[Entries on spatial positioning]
####

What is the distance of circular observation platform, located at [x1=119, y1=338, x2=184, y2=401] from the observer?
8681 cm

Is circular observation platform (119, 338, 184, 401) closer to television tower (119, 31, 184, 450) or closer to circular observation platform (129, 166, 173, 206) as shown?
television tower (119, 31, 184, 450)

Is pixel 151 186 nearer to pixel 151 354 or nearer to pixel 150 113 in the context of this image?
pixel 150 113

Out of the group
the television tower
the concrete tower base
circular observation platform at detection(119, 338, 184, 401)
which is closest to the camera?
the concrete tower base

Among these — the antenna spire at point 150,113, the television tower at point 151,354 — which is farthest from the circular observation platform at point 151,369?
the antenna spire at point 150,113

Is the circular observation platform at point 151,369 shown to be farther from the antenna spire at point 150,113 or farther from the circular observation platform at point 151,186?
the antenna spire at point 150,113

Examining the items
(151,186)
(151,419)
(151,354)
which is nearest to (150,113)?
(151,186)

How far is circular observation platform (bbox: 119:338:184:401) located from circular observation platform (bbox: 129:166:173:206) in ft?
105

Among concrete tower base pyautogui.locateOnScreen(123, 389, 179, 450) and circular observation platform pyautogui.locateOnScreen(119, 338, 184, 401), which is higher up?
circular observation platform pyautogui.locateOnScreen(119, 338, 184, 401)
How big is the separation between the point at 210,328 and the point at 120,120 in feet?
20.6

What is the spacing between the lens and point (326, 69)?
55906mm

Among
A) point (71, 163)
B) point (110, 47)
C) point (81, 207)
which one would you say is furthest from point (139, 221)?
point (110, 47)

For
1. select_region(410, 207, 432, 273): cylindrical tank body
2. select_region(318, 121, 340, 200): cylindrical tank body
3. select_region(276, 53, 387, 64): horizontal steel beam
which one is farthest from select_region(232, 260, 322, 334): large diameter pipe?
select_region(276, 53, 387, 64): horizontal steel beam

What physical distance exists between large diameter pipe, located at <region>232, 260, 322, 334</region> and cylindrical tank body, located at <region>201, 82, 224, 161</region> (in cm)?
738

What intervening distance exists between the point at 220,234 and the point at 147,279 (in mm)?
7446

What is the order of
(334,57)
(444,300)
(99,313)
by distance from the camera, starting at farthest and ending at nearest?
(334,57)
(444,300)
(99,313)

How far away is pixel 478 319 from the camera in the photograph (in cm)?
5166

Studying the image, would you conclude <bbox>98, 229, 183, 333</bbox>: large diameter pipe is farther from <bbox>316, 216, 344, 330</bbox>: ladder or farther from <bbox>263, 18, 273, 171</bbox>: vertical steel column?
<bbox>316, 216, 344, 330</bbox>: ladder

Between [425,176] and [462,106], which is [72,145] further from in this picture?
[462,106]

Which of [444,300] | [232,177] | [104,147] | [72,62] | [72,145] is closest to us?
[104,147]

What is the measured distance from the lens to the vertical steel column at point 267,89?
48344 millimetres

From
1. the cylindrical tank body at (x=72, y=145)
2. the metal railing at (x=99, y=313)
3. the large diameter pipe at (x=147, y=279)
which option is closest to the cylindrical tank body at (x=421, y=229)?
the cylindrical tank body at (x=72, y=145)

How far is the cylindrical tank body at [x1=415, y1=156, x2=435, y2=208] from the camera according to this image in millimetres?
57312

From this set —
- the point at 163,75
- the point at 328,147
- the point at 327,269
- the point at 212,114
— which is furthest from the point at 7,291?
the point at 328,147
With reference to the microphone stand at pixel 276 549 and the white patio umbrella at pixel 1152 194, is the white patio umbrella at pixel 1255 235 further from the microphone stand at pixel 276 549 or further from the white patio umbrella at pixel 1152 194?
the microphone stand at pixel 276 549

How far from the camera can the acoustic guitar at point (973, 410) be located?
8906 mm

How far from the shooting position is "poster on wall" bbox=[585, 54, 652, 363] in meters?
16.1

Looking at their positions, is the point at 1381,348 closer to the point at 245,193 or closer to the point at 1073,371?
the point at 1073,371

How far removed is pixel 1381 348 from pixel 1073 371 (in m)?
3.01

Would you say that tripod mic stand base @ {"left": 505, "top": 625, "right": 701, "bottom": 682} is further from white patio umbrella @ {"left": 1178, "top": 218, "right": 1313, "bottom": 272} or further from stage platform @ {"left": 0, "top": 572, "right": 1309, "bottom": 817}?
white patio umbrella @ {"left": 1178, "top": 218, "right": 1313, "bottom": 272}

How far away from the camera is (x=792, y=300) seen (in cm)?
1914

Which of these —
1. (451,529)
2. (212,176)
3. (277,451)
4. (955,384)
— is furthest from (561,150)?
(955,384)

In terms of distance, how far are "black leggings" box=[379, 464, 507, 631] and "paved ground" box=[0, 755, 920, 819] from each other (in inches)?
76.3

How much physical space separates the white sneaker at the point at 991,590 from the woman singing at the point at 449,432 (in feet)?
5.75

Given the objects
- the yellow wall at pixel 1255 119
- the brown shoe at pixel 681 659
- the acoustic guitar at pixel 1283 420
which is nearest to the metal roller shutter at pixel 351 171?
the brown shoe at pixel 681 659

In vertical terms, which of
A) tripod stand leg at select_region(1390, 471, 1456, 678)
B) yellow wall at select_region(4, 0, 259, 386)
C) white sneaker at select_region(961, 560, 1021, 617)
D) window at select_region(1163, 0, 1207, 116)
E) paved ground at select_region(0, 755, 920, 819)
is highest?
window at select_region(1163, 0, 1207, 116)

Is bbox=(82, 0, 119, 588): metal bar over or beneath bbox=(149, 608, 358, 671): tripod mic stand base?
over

####

[WHAT TO PRODUCE] Recast every line of the items above as a numbered list, leaving out the blank lines.

[OUTPUT FOR THIS TASK]
1. What is the distance of circular observation platform, located at [x1=119, y1=338, x2=184, y2=401] from the observer?
2. 8681 cm
3. Is circular observation platform (119, 338, 184, 401) closer to television tower (119, 31, 184, 450) or closer to circular observation platform (129, 166, 173, 206) as shown?
4. television tower (119, 31, 184, 450)
5. Is pixel 151 186 nearer to pixel 151 354 or nearer to pixel 150 113 in the context of this image?
6. pixel 150 113
7. Out of the group
8. the television tower
9. the concrete tower base
10. circular observation platform at detection(119, 338, 184, 401)
11. which is closest to the camera?
12. the concrete tower base
13. Among these — the antenna spire at point 150,113, the television tower at point 151,354 — which is farthest from the circular observation platform at point 151,369?
14. the antenna spire at point 150,113
15. Is the circular observation platform at point 151,369 shown to be farther from the antenna spire at point 150,113 or farther from the circular observation platform at point 151,186?
16. the antenna spire at point 150,113
17. Examining the items
18. (151,186)
19. (151,419)
20. (151,354)
21. which is nearest to (150,113)?
22. (151,186)
23. How far is circular observation platform (bbox: 119:338:184:401) located from circular observation platform (bbox: 129:166:173:206) in ft?
24. 105
25. Among concrete tower base pyautogui.locateOnScreen(123, 389, 179, 450) and circular observation platform pyautogui.locateOnScreen(119, 338, 184, 401), which is higher up?
26. circular observation platform pyautogui.locateOnScreen(119, 338, 184, 401)
27. How big is the separation between the point at 210,328 and the point at 120,120 in feet?
28. 20.6
29. What is the spacing between the lens and point (326, 69)?
30. 55906mm
31. Among
32. A) point (71, 163)
33. B) point (110, 47)
34. C) point (81, 207)
35. which one would you say is furthest from point (139, 221)?
36. point (110, 47)
37. For
38. 1. select_region(410, 207, 432, 273): cylindrical tank body
39. 2. select_region(318, 121, 340, 200): cylindrical tank body
40. 3. select_region(276, 53, 387, 64): horizontal steel beam
41. which one is farthest from select_region(232, 260, 322, 334): large diameter pipe?
42. select_region(276, 53, 387, 64): horizontal steel beam
43. What physical distance exists between large diameter pipe, located at <region>232, 260, 322, 334</region> and cylindrical tank body, located at <region>201, 82, 224, 161</region> (in cm)?
44. 738
45. What intervening distance exists between the point at 220,234 and the point at 147,279 (in mm)?
46. 7446
47. What is the order of
48. (334,57)
49. (444,300)
50. (99,313)
51. by distance from the camera, starting at farthest and ending at nearest?
52. (334,57)
53. (444,300)
54. (99,313)
55. How far away is pixel 478 319 from the camera in the photograph (in cm)?
56. 5166
57. Studying the image, would you conclude <bbox>98, 229, 183, 333</bbox>: large diameter pipe is farther from <bbox>316, 216, 344, 330</bbox>: ladder or farther from <bbox>263, 18, 273, 171</bbox>: vertical steel column?
58. <bbox>316, 216, 344, 330</bbox>: ladder
59. Between [425,176] and [462,106], which is [72,145] further from in this picture?
60. [462,106]
61. Which of [444,300] | [232,177] | [104,147] | [72,62] | [72,145] is closest to us?
62. [104,147]
63. What is the measured distance from the lens to the vertical steel column at point 267,89?
64. 48344 millimetres
65. From
66. 1. the cylindrical tank body at (x=72, y=145)
67. 2. the metal railing at (x=99, y=313)
68. 3. the large diameter pipe at (x=147, y=279)
69. which option is closest to the cylindrical tank body at (x=421, y=229)?
70. the cylindrical tank body at (x=72, y=145)
71. How far is the cylindrical tank body at [x1=415, y1=156, x2=435, y2=208] from the camera according to this image in millimetres?
72. 57312
73. From this set —
74. - the point at 163,75
75. - the point at 328,147
76. - the point at 327,269
77. - the point at 212,114
78. — which is furthest from the point at 7,291?
79. the point at 328,147
80. With reference to the microphone stand at pixel 276 549 and the white patio umbrella at pixel 1152 194, is the white patio umbrella at pixel 1255 235 further from the microphone stand at pixel 276 549 or further from the white patio umbrella at pixel 1152 194?
81. the microphone stand at pixel 276 549
82. How far from the camera can the acoustic guitar at point (973, 410) be located?
83. 8906 mm
84. How far from the shooting position is "poster on wall" bbox=[585, 54, 652, 363] in meters?
85. 16.1
86. Looking at their positions, is the point at 1381,348 closer to the point at 245,193 or closer to the point at 1073,371?
87. the point at 1073,371
88. How far removed is pixel 1381 348 from pixel 1073 371 (in m)?
89. 3.01
90. Would you say that tripod mic stand base @ {"left": 505, "top": 625, "right": 701, "bottom": 682} is further from white patio umbrella @ {"left": 1178, "top": 218, "right": 1313, "bottom": 272} or further from stage platform @ {"left": 0, "top": 572, "right": 1309, "bottom": 817}?
91. white patio umbrella @ {"left": 1178, "top": 218, "right": 1313, "bottom": 272}
92. How far away from the camera is (x=792, y=300) seen (in cm)?
93. 1914
94. Which of these —
95. 1. (451,529)
96. 2. (212,176)
97. 3. (277,451)
98. 4. (955,384)
99. — is furthest from (561,150)?
100. (955,384)
101. In terms of distance, how far are "black leggings" box=[379, 464, 507, 631] and "paved ground" box=[0, 755, 920, 819] from each other (in inches)?
102. 76.3
103. How much physical space separates the white sneaker at the point at 991,590 from the woman singing at the point at 449,432 (in feet)?
104. 5.75
105. Given the objects
106. - the yellow wall at pixel 1255 119
107. - the brown shoe at pixel 681 659
108. - the acoustic guitar at pixel 1283 420
109. which is nearest to the metal roller shutter at pixel 351 171?
110. the brown shoe at pixel 681 659
111. In vertical terms, which of
112. A) tripod stand leg at select_region(1390, 471, 1456, 678)
113. B) yellow wall at select_region(4, 0, 259, 386)
114. C) white sneaker at select_region(961, 560, 1021, 617)
115. D) window at select_region(1163, 0, 1207, 116)
116. E) paved ground at select_region(0, 755, 920, 819)
117. is highest?
118. window at select_region(1163, 0, 1207, 116)
119. Is bbox=(82, 0, 119, 588): metal bar over or beneath bbox=(149, 608, 358, 671): tripod mic stand base?
120. over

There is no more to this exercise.